Laura has an adopted brother who lives in a group home in Goldsboro, and we share the same psychiatrist, who travels to Greenville once a month. I see Dr. Saba once every sixty days, and my appointment with him is coming up soon, (but that is another story). And whenever I visit Andrew, I cannot help but think of the ugly theories of a hundred years ago, when Havelock Ellis wrote about the task of social hygiene, when the rich preached the doctrine of Social Darwinism and the natural selection inherent in breeding human beings like cattle, when society refused to look at its own blemishes in the mirror, and instead went to war against handicapped people. The sense of solidarity I feel in being part of a once vilified minority is very acute. I love Andrew as if he were my own, and I’m sure he is getting the care he needs and he is happy.
Laura and I left Robersonville at about midmorning to meet her parents at the Food Lion parking lot in Tarboro. Billy and Mary Ann were both sitting in their van waiting for us when we arrived. With hugs and greetings all around, Laura locked up her car and we entered the van, got strapped in, and off we went. I was sitting in the back. I looked out the window as the streets and the avenues of the city gave way to rural roads, empty fields waiting for the spring planting season, and farm houses which dotted the landscape, passing through open spaces, villages, and other small towns. When we arrived in Goldsboro through the back way, we travelled down Norwood Avenue until we went through a wooden privacy fence with its gate open. We parked behind a large house, observing that the van which transported the residents to their daily activities was not there. When Billy called the Nova employees on the phone, he found out that the staff on night shift failed to tell the people on day shift that we were coming.
We chatted as we waited there for a while, then their van finally passed through the gateway and we saw the people in it. Andrew waved when he saw us. When the van parked, he got out and approached us as I opened the door. He couldn’t walk in a straight line, and as he stood slightly hunched over, he looked at us with his blue crossed eyes. “Hey, Tom,” he began with his slow, childlike drawl, “Hey, Laura. Hey, mom. Hey, dad.” Billy led Andrew inside the house through the back door to sign him out, asking him if he had lunch yet. Andrew said he was hungry and ready to go to the restaurant.
When Andrew entered the van, and Mary Ann put on his seat belt, Laura and his mother presented him with some gifts they had brought. Laura gave Andrew a small bag of candy, while Mary Ann gave him a ball cap and three car magazines with a lot of pictures in them. Andrew expressed his endless gratitude. He showed us the first place ribbon he received at Special Olympics for shooting a basketball through a hoop. I looked at the writing on the blue ribbon. Embroidered on it were the words “Achievement, Courage, Joy.” I congratulated Andrew on the fine job he did.
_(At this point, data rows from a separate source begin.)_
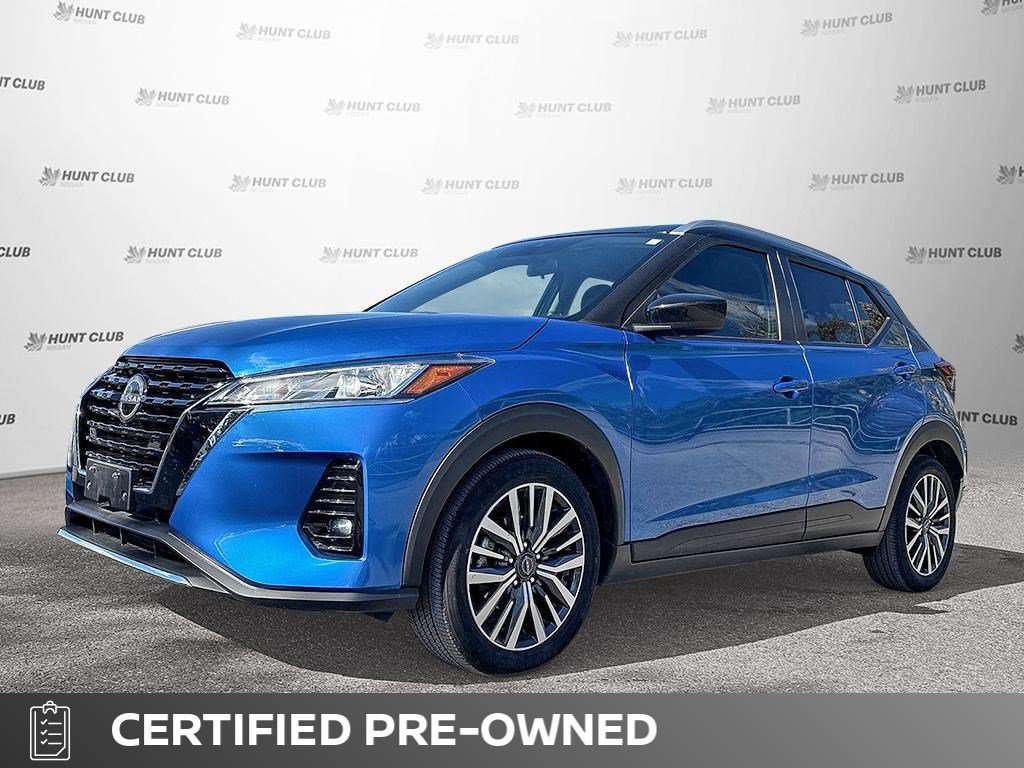 2023 Nissan Kicks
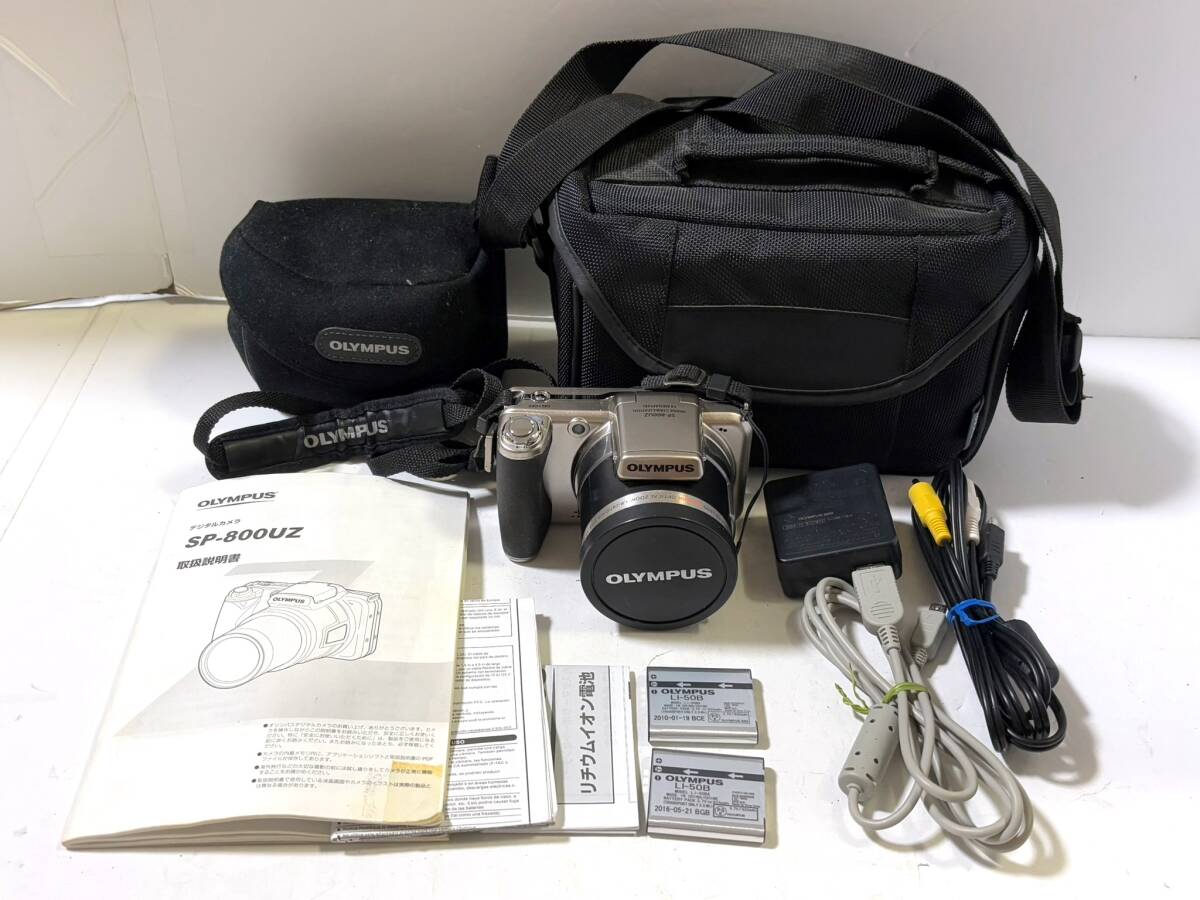 Yahoo!オークション -「olympus sp-800uz」の落札相場・落札価格 Yahoo!オークション -「olympus sp-800uz」の落札相場・落札価格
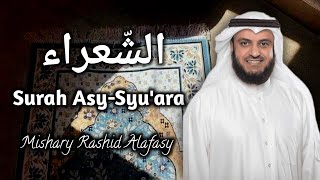 Download lagu Surah Asy-Syu'ara | 026 Al-Qur'an | Mishary Rashid Alafasy mp3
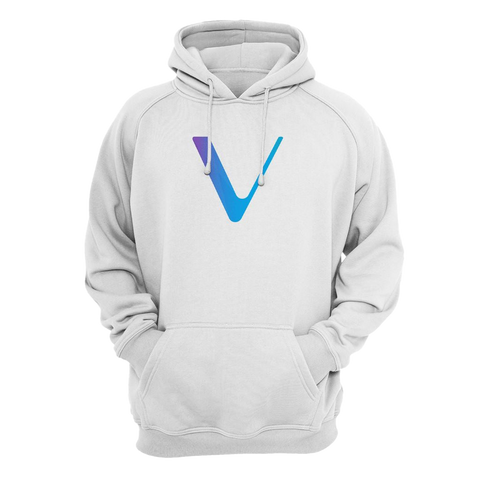 Vechain Symbol Hoodie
Laura picked out the restaurant and when we arrived, Laura, Andrew, and I left our jackets in the van. When we all stepped out, Andrew held his arms out. “I love you, Tom.” I gave him a great big hug, replying, “I love you, Andrew.” Then he turned his crooked eyes toward Laura and with outstretched arms, declared, “I love you, Laura.” She hugged him, too, declaring her everlasting affection. As we walked across the parking lot, Mary Ann straightened out his shirt, which was a little askew, then, as Billy held open the front door of the eating establishment, we all marched in. Billy always pays for our meals, and I hope he knows how much I appreciate him. This place was buffet only; Billy settled the tab at the register in advance. When we found our place to sit, Billy took Andrew up to the buffet aisle to help fix his plate for him. We all got our plates to the table, held hands, and blessed the food (Billy is a retired minister). I didn’t eat anything that day prior to lunch, my stomach was empty, and the two plates of food I ate felt good going in, but when it sat there awhile, it started to hurt. All of us had full stomachs when we left. As we passed by the cashier on the way out the door, Billy, with a wink and a nod, said to her, “We left some food behind for you.”
When we returned to the group home, Andrew put on the ball cap that covered his grey hair, and we all hugged him again and said goodbye. Soon we were back on the rural highways and I was looking out the window again at churches, country stores, and farm houses that whispered by. As we were traveling faster than it was probably lawful, Billy had to put on brakes. “What’s this?” was his interrogative exclamation when we drove up on what looked like an old washing machine which had fell off the back of a truck. Billy swung around it and we continued, but Laura got out her iPhone and called the highway patrol. After she did this, a news article popped up on her screen. The longest government shutdown in US history had now come to an end.
I pulled out my own iPhone to get the details. NBC News wrote that President Trump agreed to open up the government for three weeks, to give federal workers their back pay, while the Republicans and the Democrats continue negotiations over border security. It seemed that Donald Trump did not get the border wall that he demanded. I read some other news articles describing the airline traffic jams at major airports, the damage done to the economy, and the blame Trump was receiving for it, who declared on camera, “I’ll be proud to shut down the government.” Now Laura and I will not get our food stamps held up, and Laura will be able to distribute meat again to the clients at the food bank.